Hay imágenes que hablan por sí solas. Entre ellas, pocas resultan tan elocuentes como la del Sagrado Corazón de Jesús. Un corazón abierto, herido y ardiente de amor que nos recuerda una verdad tan sencilla como profunda: Dios no se cansa de amarnos.

Vivimos en una sociedad donde muchas relaciones parecen cada vez más frágiles. Nos acostumbramos a lo provisional, a los afectos condicionados y a los compromisos que duran mientras todo va bien. Sin embargo, el Corazón de Cristo nos muestra un amor diferente. Un amor fiel, paciente y misericordioso. Un amor que permanece incluso cuando nosotros fallamos, nos alejamos o no sabemos corresponder.

Por eso la devoción al Sagrado Corazón no es una simple tradición piadosa del pasado. Es una invitación muy actual a contemplar el amor de Dios hecho visible en Jesucristo. Su Corazón es la prueba de que Dios no permanece indiferente ante nuestras alegrías y sufrimientos, sino que comparte nuestra historia y sale continuamente a nuestro encuentro.

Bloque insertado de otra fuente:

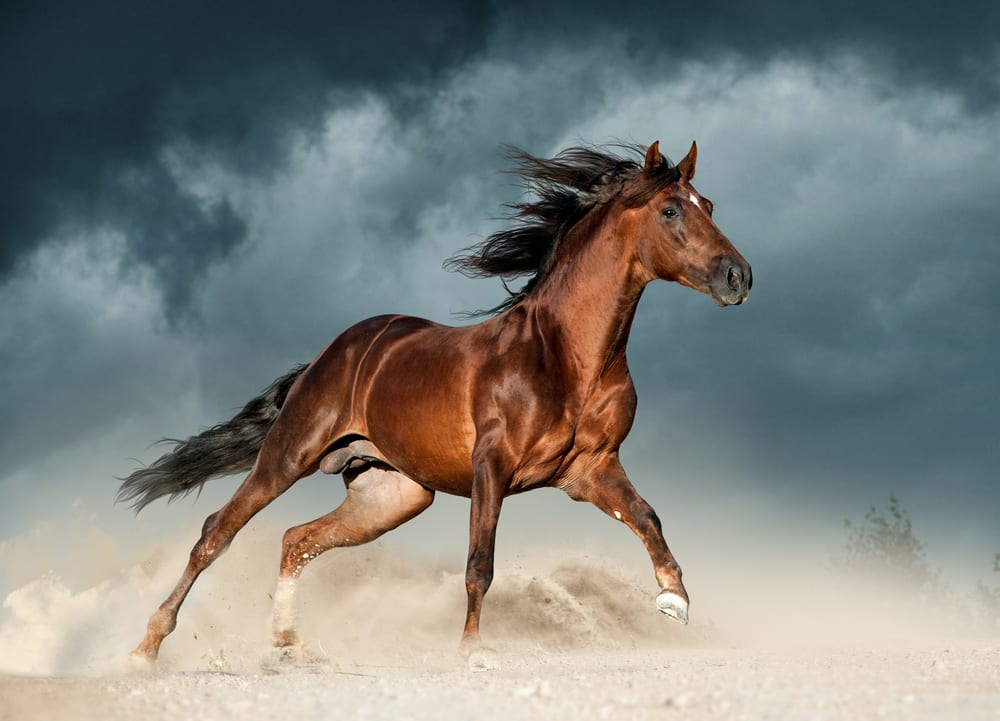 Most Beautiful Horse Breeds - Andalusian horse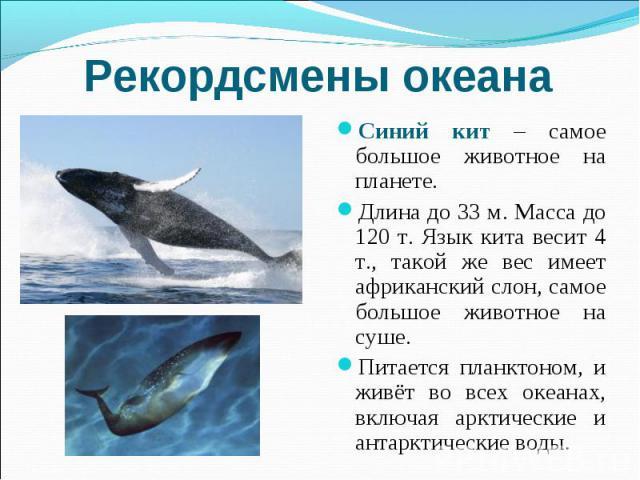 Рекордсмены океана Синий кит – самое большое животное на планете. Длина до 33 м. Масса до 120 т. Язык кита весит 4 т., такой же вес имеет африканский слон, самое большое животное на суше. Питается планктоном, и живёт во всех океанах, включая арктиче…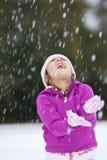 снежок потехи Стоковая Фотография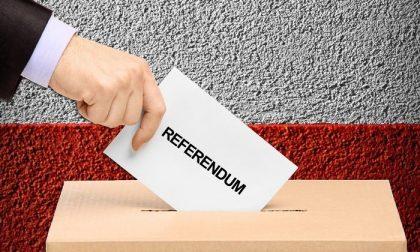 Referendum, i risultati nella Bassa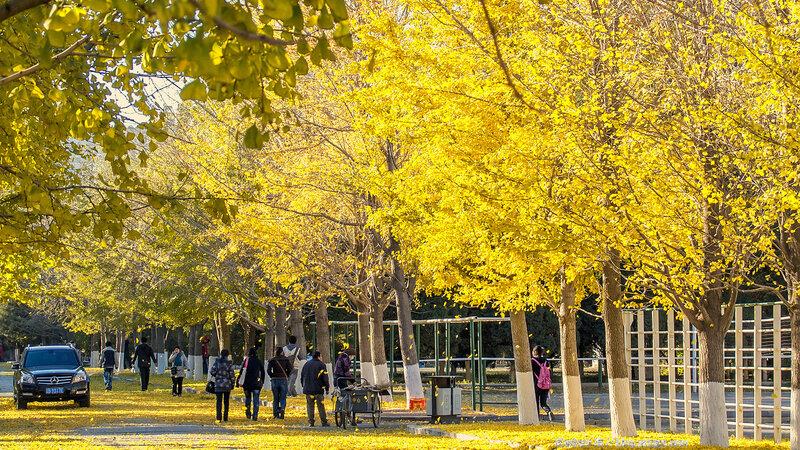 Золотая осень в Шэньяне, 2010 г.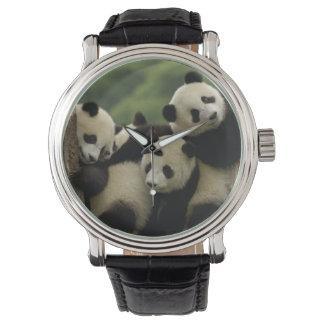 Giant panda babies Ailuropoda melanoleuca) 4 Watch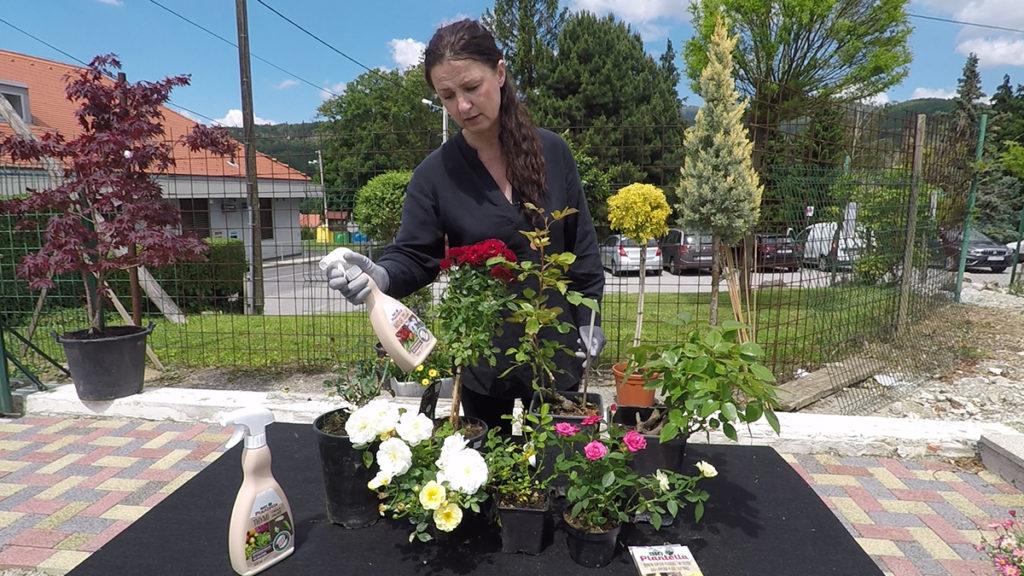bio-plantella-natur-njega-i-zastita-malog-vrta-domnakvadrat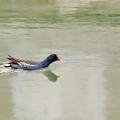 水中一只鸟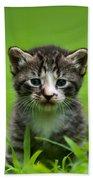 Kitty In Grass Bath Towel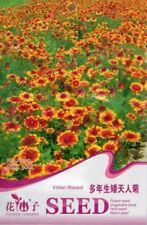 New listing 30 Indian Blanket Seeds Per Pack Gaillardia Aristata Beautiful Flower Seed A300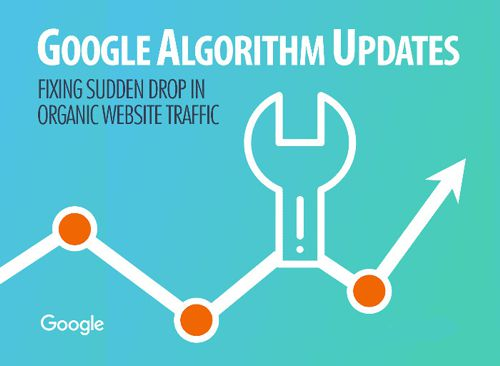 Google Algorithm SEO Auditing and Recovery Services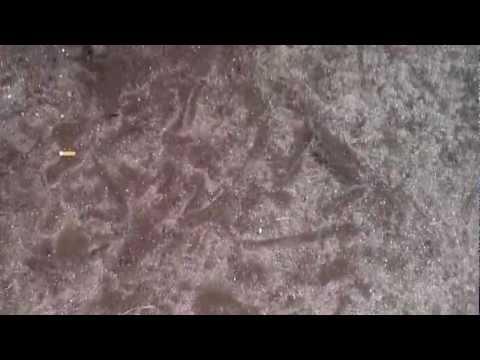 Pati na ang mga worm ay matatagpuan sa pagtanggap pyrantel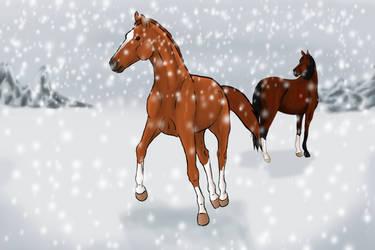 Secret Santa Equine Nation by Happy-Horse-Stable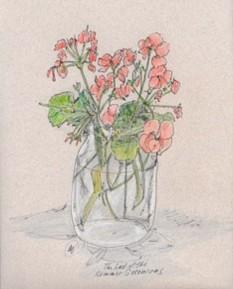 Last of Summer geraniums, ink and colored pencil, copyright Marlene Vitek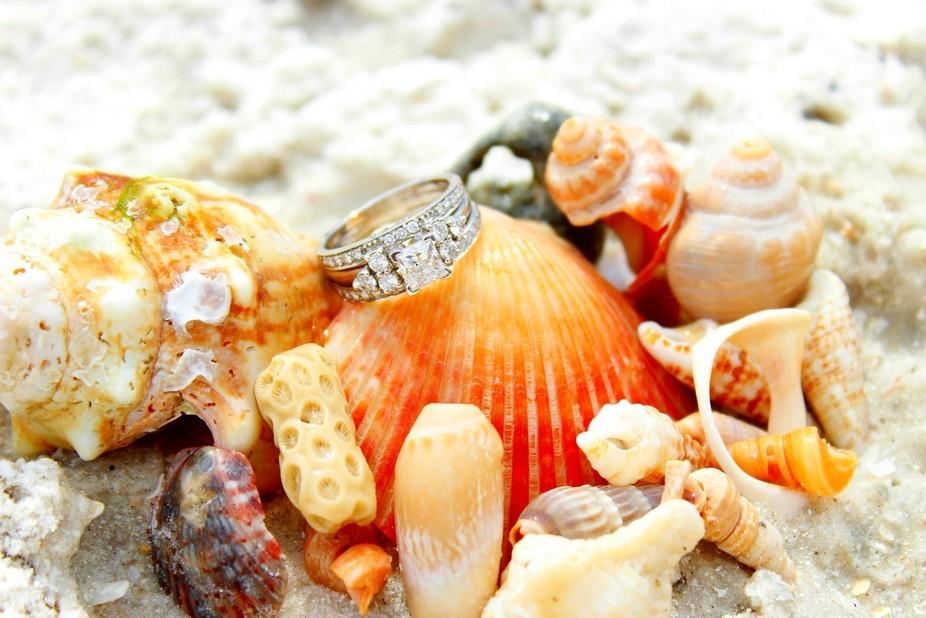 Beauty in a shell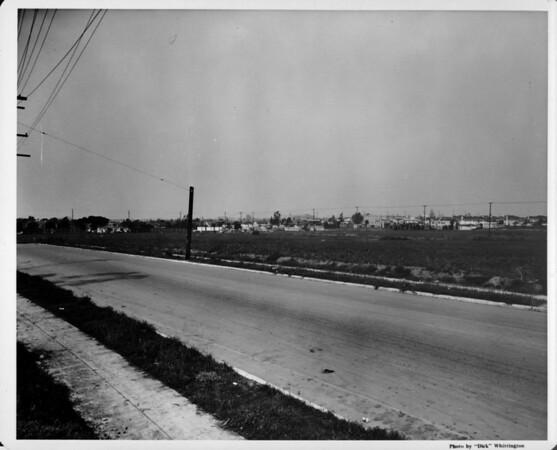 Roadside near undeveloped land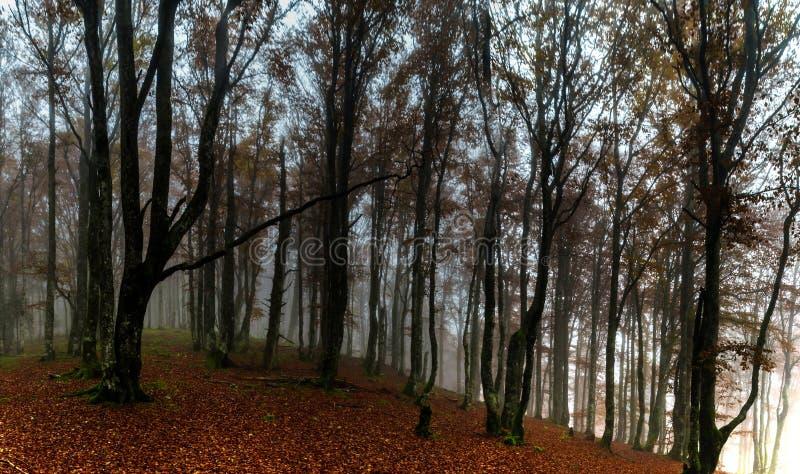 Красивый осенний лес с туманом, мхом и листьями красного цвета стоковые изображения rf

Estos días, nuestra unidad pastoral se encuentra celebrando el tradicional Triduo en honor al Sagrado Corazón de Jesús en la iglesia de Villalegre, que con tanto orgullo lleva su nombre y se encuentra bajo su especial protección.

Son jornadas de oración, encuentro y preparación espiritual que nos ayudan a volver la mirada hacia Aquel que nos ha amado primero y que sigue llamando a la puerta de nuestro corazón.

Una fiesta para renovar nuestra confianza

La solemnidad del Sagrado Corazón nos recuerda que el amor de Cristo no conoce límites. De su Corazón brotan el perdón, la misericordia, la paz y la esperanza que tantas veces necesitamos en nuestra vida cotidiana.

Quizá por eso esta fiesta sigue teniendo tanto que decir al hombre y a la mujer de hoy. Porque todos necesitamos sentirnos amados. Todos necesitamos saber que hay alguien que no nos abandona cuando llegan las dificultades, los fracasos o las incertidumbres.

Y ese alguien es Cristo.

Celebración solemne

Mañana, viernes, celebraremos con especial solemnidad la Fiesta del Sagrado Corazón de Jesús, culminando así estos días de preparación y oración.

Invitamos a todos los fieles a unirse a esta celebración para dar gracias al Señor por su amor inagotable y para poner en sus manos nuestras familias, nuestros proyectos, nuestras preocupaciones y nuestras esperanzas.

Que al contemplar el Corazón de Jesús podamos redescubrir la certeza que sostiene toda nuestra fe: Dios nunca se cansa de amarnos.

¿Dejo que el amor del Corazón de Jesús transforme mi vida y me enseñe a amar a los demás con la misma paciencia y misericordia con que Él me ama?